-- Passage to read --
--------------------

FMiguelez wrote:Where does it go after that? I think that would give you your answer.

If the piece is in F, I wouldn't call it a half diminished vii (the 9th would be minor, taking Locrian as a chord scale).

Without more info, it sounds to me like it could be some kind of modified vi chord, possibly functioning as a ii-7b5 in a secondary ii- V- I pattern (with the minor seventh in the bass).
No, it's not a vii (diminished or locrian mode) chord at all. I said it resembles a VII7 chord in sound, but the presences of C and F make that not a valid comparison. It's based on the vi chord (d), but instead of being minor or minor 7, it's half-diminished, with the added 9th (E). The C pedal and the E, which is the main note of the melody right there, give it a quasi-major sound, but with all these altered chord degrees in it. It's got a bit of the submediant and dominant mixed together.

However, if I were simplifying it for beginning pianists, I might change it to an E7 chord with the pedal C. That gives it a dominant function based on the leading tone, but rather than a locrian diminished sound, it's an augmented dominant 7th. I remember some kind of name for that, back in theory, when instead of going to a dominant, you instead go to the 7th, but build a major-minor-7th chord on it. It's hard to voice correctly, since all notes want to resolve up a half-step, parallel, to the tonic.

--------------------

-- Jobs --
A - In the forum post about the chord in F, what gives the half-diminished chord its quasi-major sound? Answer in one to three sentences.
B - Reproduce the forum post on the chord word for word, starting at "If the piece" and ending at "in the bass).".
C - Extend the forum post on the chord's harmony by writing what comes next after its final sentence.
The entries aren't needed for any of this.

Dataset entries:
--------------------

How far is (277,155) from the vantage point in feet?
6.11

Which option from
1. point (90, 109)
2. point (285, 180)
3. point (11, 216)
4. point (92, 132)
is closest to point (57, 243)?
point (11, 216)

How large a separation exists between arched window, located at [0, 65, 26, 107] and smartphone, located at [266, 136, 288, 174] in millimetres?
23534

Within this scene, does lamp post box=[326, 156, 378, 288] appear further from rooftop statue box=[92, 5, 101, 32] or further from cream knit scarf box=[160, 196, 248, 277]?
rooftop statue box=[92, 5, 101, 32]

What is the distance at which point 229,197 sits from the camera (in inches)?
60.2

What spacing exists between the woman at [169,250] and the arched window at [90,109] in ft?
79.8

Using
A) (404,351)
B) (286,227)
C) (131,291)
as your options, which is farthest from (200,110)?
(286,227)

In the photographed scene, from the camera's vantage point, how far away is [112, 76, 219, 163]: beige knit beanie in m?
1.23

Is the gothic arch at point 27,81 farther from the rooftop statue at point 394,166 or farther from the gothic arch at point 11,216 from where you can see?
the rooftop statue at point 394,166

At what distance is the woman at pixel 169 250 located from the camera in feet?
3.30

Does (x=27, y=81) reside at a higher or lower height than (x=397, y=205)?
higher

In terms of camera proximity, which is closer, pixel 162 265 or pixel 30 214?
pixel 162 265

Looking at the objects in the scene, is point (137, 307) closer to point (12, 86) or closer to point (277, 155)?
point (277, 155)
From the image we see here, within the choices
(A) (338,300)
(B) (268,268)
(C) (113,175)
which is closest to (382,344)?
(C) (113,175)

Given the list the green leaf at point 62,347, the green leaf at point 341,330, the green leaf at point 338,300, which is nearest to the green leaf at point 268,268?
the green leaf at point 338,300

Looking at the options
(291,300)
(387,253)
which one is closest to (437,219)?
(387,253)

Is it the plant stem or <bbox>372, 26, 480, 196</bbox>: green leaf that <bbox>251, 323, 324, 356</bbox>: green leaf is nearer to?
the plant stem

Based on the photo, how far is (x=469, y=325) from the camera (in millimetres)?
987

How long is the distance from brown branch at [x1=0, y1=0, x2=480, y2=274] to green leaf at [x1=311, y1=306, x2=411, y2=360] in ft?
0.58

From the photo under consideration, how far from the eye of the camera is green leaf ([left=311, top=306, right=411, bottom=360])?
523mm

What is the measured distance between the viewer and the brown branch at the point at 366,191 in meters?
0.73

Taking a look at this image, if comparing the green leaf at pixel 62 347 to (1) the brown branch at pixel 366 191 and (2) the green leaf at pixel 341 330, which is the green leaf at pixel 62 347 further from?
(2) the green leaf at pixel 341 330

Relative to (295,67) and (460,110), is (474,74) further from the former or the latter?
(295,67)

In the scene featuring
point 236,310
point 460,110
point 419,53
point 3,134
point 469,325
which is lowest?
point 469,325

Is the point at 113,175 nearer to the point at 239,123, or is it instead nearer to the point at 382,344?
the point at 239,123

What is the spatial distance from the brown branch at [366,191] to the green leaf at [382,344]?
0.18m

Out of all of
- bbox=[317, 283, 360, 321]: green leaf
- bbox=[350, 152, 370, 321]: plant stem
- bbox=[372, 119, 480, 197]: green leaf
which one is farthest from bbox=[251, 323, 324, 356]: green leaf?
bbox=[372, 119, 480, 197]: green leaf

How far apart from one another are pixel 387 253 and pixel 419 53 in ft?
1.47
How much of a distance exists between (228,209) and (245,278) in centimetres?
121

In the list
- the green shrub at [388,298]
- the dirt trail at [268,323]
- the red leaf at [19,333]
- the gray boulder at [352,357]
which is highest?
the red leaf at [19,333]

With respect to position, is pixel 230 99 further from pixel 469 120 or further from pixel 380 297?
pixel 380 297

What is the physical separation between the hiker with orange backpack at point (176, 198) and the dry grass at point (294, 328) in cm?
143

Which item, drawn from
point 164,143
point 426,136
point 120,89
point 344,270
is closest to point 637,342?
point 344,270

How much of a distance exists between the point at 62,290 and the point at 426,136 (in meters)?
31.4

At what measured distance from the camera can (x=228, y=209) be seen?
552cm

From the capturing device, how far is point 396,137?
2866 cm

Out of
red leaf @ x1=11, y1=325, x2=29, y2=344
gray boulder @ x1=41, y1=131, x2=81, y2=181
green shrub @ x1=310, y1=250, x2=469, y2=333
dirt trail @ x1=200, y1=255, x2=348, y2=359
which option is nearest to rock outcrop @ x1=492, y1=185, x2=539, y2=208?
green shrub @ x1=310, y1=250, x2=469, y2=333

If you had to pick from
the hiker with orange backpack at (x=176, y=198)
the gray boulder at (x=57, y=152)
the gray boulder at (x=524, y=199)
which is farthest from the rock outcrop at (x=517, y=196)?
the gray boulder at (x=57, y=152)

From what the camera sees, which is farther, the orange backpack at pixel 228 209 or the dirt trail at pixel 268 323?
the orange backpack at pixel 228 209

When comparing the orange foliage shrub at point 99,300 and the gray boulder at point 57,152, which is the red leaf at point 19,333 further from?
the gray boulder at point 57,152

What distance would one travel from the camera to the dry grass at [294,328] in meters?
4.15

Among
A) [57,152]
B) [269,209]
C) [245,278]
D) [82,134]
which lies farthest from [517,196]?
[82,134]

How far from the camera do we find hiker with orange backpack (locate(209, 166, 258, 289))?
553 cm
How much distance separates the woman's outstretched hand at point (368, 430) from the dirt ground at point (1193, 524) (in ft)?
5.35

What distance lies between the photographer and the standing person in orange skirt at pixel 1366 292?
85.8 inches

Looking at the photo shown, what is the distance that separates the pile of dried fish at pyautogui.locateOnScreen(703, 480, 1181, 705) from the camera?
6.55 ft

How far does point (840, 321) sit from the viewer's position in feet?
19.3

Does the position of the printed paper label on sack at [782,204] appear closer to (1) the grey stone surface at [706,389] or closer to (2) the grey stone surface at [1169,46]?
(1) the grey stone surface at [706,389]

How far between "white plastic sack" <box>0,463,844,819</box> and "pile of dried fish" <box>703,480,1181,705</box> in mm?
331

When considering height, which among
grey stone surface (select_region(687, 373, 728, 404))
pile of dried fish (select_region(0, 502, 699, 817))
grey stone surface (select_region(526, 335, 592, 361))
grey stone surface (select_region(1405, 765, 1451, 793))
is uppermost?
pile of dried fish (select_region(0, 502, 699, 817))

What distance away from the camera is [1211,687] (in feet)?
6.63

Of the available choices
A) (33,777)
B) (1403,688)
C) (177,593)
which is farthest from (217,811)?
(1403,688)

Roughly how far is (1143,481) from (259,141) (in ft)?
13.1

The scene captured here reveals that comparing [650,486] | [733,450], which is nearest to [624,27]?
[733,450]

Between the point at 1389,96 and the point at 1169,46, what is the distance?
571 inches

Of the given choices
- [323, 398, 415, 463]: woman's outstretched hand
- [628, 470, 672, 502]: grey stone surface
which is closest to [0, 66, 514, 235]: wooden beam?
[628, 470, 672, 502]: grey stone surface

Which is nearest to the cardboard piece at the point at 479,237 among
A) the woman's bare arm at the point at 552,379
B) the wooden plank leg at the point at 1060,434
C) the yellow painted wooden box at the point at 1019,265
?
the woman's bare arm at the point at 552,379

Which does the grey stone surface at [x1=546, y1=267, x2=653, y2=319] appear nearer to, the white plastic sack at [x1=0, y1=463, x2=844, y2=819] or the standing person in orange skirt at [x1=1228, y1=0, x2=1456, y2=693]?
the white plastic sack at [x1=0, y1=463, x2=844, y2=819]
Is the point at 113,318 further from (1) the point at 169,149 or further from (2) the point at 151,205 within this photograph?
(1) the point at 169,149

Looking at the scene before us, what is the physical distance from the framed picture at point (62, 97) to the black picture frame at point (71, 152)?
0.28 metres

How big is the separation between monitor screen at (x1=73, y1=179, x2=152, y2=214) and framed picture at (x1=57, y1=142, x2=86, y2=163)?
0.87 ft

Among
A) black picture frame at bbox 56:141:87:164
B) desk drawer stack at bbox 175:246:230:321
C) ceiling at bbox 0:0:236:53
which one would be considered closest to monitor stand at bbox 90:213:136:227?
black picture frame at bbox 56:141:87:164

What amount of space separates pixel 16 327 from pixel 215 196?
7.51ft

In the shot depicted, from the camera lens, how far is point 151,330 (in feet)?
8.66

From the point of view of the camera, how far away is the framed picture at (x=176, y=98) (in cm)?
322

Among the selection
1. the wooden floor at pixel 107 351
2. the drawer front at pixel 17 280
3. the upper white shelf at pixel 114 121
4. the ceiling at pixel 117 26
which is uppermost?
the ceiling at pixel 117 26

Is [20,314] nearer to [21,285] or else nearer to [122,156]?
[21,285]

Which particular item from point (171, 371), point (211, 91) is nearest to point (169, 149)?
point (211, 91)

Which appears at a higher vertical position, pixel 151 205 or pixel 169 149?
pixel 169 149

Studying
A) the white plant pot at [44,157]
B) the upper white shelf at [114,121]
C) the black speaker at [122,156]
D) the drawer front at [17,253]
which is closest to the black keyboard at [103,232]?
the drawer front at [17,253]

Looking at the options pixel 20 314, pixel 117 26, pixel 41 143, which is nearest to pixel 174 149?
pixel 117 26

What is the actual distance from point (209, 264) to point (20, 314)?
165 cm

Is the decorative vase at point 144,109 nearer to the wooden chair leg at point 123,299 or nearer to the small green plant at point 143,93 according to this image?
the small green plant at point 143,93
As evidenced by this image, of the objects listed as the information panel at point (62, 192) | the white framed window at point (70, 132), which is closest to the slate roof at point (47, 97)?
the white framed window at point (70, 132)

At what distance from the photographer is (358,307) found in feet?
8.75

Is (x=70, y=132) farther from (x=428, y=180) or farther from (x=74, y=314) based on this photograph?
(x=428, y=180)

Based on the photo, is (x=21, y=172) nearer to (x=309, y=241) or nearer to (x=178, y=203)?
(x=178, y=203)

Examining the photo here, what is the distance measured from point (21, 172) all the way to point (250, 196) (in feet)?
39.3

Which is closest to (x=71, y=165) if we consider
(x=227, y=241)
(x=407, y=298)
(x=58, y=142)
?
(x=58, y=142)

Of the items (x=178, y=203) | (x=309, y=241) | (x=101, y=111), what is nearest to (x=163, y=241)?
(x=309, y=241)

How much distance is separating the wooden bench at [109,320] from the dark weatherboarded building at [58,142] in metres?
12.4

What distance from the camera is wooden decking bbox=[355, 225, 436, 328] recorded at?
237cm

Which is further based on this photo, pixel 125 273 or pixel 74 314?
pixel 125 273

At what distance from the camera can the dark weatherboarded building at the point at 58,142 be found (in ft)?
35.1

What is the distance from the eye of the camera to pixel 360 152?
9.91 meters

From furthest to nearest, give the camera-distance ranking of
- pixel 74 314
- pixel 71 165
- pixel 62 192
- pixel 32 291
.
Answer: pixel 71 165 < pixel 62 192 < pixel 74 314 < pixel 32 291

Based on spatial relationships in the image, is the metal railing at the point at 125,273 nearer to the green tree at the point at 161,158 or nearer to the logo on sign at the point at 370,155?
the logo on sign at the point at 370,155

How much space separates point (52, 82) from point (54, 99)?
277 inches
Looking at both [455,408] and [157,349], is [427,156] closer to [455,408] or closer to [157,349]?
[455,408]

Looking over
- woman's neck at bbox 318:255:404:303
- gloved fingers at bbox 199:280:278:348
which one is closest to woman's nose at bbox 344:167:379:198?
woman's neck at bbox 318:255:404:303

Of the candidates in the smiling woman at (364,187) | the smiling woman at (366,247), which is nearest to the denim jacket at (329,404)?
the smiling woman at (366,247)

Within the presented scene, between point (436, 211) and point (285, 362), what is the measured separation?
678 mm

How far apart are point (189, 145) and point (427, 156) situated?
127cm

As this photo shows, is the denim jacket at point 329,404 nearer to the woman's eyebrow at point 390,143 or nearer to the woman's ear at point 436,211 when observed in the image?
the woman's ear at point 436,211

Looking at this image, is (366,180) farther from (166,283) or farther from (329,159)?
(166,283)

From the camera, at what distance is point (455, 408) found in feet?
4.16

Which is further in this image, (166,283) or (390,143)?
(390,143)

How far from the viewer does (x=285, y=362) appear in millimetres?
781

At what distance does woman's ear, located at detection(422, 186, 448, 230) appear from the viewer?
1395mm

--------------------

-- Answers to each task --
A - The C pedal and the E give the chord a quasi-major sound. The E is the main note of the melody at that point.

B -
If the piece is in F, I wouldn't call it a half diminished vii (the 9th would be minor, taking Locrian as a chord scale).

Without more info, it sounds to me like it could be some kind of modified vi chord, possibly functioning as a ii-7b5 in a secondary ii- V- I pattern (with the minor seventh in the bass).

C -
Note that I'm not trying to write it as a relative function, with roman numerals. I'm just trying to find the simplest way to represent it with an actual root: D in this case. So, if I was to write:
Image
would you know to play a pedal C, with D-F-Ab-C-D-E? (or some voicing of that chord?)

Actually, I'm thinking that the upper C may be an appoggiatura that resolves to B on the second syllable (mu-SIC), making it a fully diminished chord with a 9th on top and a C pedal. That sounds better to my ear, but I'd have to listen to Rodgers original score to see if that's actually what he did. It does seem like there was motion in it, rather than the same notes on both syllables.

Sorry if I'm boring anyone. I'm forever fascinated with how chords resolve, and where they take us, emotionally, when they stretch our ears away from the tonic, suspend time in the furthest reaches of the key, and lead us back home, sometimes through unexpected paths. It must have been amazing to be JS Bach or F. Chopin, and to realize that you were exploring the very vocabulary of human emotion, telling stories without words by finding where these connections were, where they took us, and back. Then come up to the 20th century when bebop jazz, bossa nova, samba, and such found even new places the Romantics hadn't explored. It's just the most incredible conversation on earth, and people who never venture out of the pop mentality aren't even aware that it has been going on — and for 500 years or more. Thousands, if you take it back to the ancient Greeks, Persians, Africans or Chinese. I've been doing this since I was 8, and at nearly 60, I am still inspired by every song and opus I hear.

Like the song says: the hills are alive, with the sound of music!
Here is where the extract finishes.